** Data provided follows **

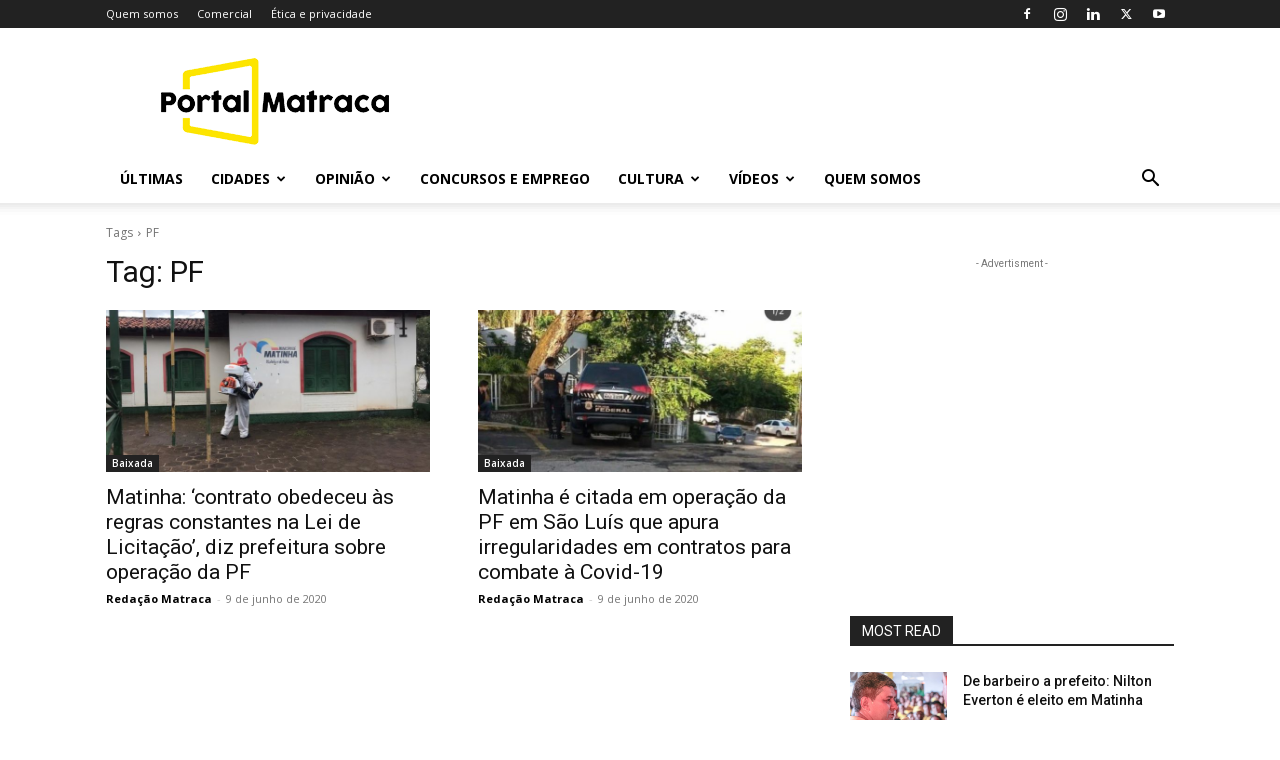

--- FILE ---
content_type: text/html; charset=utf-8
request_url: https://www.google.com/recaptcha/api2/aframe
body_size: 250
content:
<!DOCTYPE HTML><html><head><meta http-equiv="content-type" content="text/html; charset=UTF-8"></head><body><script nonce="LyxNQjjFPBh1EvJiAjgI2Q">/** Anti-fraud and anti-abuse applications only. See google.com/recaptcha */ try{var clients={'sodar':'https://pagead2.googlesyndication.com/pagead/sodar?'};window.addEventListener("message",function(a){try{if(a.source===window.parent){var b=JSON.parse(a.data);var c=clients[b['id']];if(c){var d=document.createElement('img');d.src=c+b['params']+'&rc='+(localStorage.getItem("rc::a")?sessionStorage.getItem("rc::b"):"");window.document.body.appendChild(d);sessionStorage.setItem("rc::e",parseInt(sessionStorage.getItem("rc::e")||0)+1);localStorage.setItem("rc::h",'1769961334683');}}}catch(b){}});window.parent.postMessage("_grecaptcha_ready", "*");}catch(b){}</script></body></html>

** End of Data provided **

_Problem details_
Omitting the pictures, write out the material above exactly as it stands.

_Answer for the task_
--- FILE ---
content_type: text/html; charset=utf-8
request_url: https://www.google.com/recaptcha/api2/aframe
body_size: 250
content:
<!DOCTYPE HTML><html><head><meta http-equiv="content-type" content="text/html; charset=UTF-8"></head><body><script nonce="LyxNQjjFPBh1EvJiAjgI2Q">/** Anti-fraud and anti-abuse applications only. See google.com/recaptcha */ try{var clients={'sodar':'https://pagead2.googlesyndication.com/pagead/sodar?'};window.addEventListener("message",function(a){try{if(a.source===window.parent){var b=JSON.parse(a.data);var c=clients[b['id']];if(c){var d=document.createElement('img');d.src=c+b['params']+'&rc='+(localStorage.getItem("rc::a")?sessionStorage.getItem("rc::b"):"");window.document.body.appendChild(d);sessionStorage.setItem("rc::e",parseInt(sessionStorage.getItem("rc::e")||0)+1);localStorage.setItem("rc::h",'1769961334683');}}}catch(b){}});window.parent.postMessage("_grecaptcha_ready", "*");}catch(b){}</script></body></html>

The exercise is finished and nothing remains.